======== Extracted entries ========

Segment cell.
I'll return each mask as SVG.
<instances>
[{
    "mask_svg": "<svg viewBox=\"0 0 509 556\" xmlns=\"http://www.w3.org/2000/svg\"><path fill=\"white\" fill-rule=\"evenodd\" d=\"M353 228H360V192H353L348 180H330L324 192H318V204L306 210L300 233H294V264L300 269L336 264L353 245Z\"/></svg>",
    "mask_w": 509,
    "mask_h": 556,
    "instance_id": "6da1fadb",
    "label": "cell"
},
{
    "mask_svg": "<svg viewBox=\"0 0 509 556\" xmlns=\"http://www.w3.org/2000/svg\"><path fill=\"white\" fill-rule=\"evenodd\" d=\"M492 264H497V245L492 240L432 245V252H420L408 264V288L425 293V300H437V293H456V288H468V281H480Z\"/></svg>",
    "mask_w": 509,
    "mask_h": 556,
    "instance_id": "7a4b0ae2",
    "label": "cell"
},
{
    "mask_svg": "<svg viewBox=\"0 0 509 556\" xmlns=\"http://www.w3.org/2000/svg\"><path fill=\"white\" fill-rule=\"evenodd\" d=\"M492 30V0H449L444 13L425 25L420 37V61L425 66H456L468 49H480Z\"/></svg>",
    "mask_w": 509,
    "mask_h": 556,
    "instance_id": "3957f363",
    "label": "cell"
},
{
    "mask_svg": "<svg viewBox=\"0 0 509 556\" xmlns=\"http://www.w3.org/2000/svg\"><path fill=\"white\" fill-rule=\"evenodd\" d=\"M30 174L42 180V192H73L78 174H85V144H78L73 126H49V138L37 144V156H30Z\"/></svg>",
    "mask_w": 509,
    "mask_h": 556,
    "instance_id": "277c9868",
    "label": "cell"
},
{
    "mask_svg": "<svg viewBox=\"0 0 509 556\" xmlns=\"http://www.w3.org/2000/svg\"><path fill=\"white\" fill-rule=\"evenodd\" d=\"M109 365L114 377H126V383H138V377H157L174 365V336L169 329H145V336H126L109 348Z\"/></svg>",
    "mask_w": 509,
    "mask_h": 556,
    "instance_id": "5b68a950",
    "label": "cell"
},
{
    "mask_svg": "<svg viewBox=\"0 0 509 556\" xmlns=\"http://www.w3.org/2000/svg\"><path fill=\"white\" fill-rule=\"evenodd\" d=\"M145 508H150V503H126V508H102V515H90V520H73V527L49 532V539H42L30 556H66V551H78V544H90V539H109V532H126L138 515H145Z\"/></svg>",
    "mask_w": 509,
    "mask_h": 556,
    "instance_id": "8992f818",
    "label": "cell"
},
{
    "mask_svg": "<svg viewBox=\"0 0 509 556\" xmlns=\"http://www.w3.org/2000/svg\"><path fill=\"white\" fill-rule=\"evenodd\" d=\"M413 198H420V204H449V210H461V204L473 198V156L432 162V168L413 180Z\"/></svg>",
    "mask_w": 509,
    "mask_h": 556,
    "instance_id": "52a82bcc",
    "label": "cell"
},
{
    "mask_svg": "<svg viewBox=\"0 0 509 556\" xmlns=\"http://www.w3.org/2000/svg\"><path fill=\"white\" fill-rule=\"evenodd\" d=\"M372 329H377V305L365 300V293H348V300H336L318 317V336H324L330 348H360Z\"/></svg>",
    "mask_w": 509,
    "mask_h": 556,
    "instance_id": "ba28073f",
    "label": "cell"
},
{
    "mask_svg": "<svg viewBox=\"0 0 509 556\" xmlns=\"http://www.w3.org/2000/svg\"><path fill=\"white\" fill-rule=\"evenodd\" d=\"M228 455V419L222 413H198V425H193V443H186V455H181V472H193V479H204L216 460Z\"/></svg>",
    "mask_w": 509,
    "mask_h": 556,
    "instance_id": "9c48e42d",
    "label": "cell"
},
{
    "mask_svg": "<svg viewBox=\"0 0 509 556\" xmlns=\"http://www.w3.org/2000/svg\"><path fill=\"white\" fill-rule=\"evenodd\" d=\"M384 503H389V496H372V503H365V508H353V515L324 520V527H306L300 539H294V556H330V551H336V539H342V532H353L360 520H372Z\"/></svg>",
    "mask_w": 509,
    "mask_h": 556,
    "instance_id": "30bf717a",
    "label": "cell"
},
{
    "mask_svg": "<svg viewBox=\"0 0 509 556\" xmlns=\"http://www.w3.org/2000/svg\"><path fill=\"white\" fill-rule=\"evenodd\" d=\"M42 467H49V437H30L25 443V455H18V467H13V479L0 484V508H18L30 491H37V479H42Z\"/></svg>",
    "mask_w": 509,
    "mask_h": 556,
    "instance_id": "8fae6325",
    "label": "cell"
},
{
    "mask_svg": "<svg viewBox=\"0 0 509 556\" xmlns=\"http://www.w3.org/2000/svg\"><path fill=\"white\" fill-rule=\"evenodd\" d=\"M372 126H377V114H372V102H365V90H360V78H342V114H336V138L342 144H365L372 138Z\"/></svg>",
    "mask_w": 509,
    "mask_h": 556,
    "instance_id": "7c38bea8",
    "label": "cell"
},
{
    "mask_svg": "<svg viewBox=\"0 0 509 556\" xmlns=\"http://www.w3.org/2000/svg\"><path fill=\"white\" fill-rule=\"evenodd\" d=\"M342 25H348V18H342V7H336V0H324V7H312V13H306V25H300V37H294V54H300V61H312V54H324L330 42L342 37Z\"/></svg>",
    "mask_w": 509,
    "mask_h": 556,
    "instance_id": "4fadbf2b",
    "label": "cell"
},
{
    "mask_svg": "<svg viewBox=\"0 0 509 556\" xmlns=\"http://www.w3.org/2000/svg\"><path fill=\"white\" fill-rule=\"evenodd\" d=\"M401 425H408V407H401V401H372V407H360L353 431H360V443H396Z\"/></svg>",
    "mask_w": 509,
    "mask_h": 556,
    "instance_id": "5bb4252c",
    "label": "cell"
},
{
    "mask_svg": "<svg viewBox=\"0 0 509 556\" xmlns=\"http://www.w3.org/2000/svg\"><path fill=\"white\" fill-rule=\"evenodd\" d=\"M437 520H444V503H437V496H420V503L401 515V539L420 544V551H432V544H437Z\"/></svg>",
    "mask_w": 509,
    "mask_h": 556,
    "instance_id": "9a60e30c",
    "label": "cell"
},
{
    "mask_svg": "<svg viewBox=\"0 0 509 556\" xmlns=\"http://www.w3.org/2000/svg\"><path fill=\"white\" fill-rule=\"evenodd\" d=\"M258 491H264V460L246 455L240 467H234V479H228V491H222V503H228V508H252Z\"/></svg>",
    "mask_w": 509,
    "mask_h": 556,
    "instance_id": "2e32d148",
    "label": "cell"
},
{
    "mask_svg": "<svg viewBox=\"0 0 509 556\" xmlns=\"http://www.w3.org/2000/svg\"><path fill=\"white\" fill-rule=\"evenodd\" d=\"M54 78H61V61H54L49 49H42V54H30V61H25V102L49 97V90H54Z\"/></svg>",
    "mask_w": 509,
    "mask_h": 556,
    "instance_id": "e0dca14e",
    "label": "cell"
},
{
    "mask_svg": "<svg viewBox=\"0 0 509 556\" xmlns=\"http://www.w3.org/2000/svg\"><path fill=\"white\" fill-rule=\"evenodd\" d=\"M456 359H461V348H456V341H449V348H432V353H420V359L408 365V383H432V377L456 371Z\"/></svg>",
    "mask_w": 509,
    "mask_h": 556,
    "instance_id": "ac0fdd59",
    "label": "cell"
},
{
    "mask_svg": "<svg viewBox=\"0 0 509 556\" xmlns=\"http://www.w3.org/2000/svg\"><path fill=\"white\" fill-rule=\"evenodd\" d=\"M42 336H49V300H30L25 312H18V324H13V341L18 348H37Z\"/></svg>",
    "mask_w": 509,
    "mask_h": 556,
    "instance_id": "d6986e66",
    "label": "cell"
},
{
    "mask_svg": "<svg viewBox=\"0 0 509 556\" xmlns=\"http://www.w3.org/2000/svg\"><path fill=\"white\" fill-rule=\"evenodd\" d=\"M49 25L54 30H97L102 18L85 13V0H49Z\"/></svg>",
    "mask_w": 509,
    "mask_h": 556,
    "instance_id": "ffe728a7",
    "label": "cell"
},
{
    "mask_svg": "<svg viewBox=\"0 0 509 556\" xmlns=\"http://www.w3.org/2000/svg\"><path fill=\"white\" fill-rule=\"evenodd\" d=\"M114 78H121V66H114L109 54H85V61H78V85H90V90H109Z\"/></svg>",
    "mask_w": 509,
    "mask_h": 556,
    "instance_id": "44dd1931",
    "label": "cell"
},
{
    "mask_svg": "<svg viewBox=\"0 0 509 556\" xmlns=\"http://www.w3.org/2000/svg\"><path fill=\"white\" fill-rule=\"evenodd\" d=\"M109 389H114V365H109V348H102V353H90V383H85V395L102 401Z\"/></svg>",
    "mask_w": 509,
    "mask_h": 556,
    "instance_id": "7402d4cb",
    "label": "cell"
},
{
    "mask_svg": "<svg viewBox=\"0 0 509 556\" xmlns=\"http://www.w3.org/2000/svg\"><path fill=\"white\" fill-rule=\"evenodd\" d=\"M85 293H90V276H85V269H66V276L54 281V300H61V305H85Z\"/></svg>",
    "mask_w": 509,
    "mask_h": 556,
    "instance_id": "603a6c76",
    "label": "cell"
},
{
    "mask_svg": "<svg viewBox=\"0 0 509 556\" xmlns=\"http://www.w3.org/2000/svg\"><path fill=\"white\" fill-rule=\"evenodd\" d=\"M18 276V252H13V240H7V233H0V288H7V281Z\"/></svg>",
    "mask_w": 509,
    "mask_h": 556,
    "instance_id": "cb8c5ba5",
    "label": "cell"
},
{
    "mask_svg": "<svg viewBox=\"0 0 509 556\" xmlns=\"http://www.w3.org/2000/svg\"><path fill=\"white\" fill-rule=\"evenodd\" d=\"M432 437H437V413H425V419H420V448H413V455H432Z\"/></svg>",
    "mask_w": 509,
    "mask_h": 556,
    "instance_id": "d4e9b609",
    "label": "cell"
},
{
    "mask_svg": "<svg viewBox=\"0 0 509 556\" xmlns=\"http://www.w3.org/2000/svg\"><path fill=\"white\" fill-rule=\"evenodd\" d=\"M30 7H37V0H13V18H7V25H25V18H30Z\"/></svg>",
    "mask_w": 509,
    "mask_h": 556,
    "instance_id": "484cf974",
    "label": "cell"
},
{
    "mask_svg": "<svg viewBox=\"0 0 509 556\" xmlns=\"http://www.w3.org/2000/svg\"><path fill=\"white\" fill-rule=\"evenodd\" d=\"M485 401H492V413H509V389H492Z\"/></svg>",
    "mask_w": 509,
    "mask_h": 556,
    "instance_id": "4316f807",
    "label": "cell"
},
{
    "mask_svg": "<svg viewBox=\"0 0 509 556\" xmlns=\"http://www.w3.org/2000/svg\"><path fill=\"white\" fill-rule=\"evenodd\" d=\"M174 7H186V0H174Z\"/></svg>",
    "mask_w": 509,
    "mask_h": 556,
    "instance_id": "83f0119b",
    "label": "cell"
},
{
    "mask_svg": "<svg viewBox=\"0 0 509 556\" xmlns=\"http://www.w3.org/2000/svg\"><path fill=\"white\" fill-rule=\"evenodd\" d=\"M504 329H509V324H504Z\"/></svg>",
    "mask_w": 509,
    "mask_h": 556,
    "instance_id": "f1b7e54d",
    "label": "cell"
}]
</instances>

========

* Your goal *
Reproduce the data above word for word, covering the stretch from its first line through the line that contains "174L42 180V192H73L78 174H85V144H78L73", both included.

* Task result *
Segment cell.
I'll return each mask as SVG.
<instances>
[{
    "mask_svg": "<svg viewBox=\"0 0 509 556\" xmlns=\"http://www.w3.org/2000/svg\"><path fill=\"white\" fill-rule=\"evenodd\" d=\"M353 228H360V192H353L348 180H330L324 192H318V204L306 210L300 233H294V264L300 269L336 264L353 245Z\"/></svg>",
    "mask_w": 509,
    "mask_h": 556,
    "instance_id": "6da1fadb",
    "label": "cell"
},
{
    "mask_svg": "<svg viewBox=\"0 0 509 556\" xmlns=\"http://www.w3.org/2000/svg\"><path fill=\"white\" fill-rule=\"evenodd\" d=\"M492 264H497V245L492 240L432 245V252H420L408 264V288L425 293V300H437V293H456V288H468V281H480Z\"/></svg>",
    "mask_w": 509,
    "mask_h": 556,
    "instance_id": "7a4b0ae2",
    "label": "cell"
},
{
    "mask_svg": "<svg viewBox=\"0 0 509 556\" xmlns=\"http://www.w3.org/2000/svg\"><path fill=\"white\" fill-rule=\"evenodd\" d=\"M492 30V0H449L444 13L425 25L420 37V61L425 66H456L468 49H480Z\"/></svg>",
    "mask_w": 509,
    "mask_h": 556,
    "instance_id": "3957f363",
    "label": "cell"
},
{
    "mask_svg": "<svg viewBox=\"0 0 509 556\" xmlns=\"http://www.w3.org/2000/svg\"><path fill=\"white\" fill-rule=\"evenodd\" d=\"M30 174L42 180V192H73L78 174H85V144H78L73 126H49V138L37 144V156H30Z\"/></svg>",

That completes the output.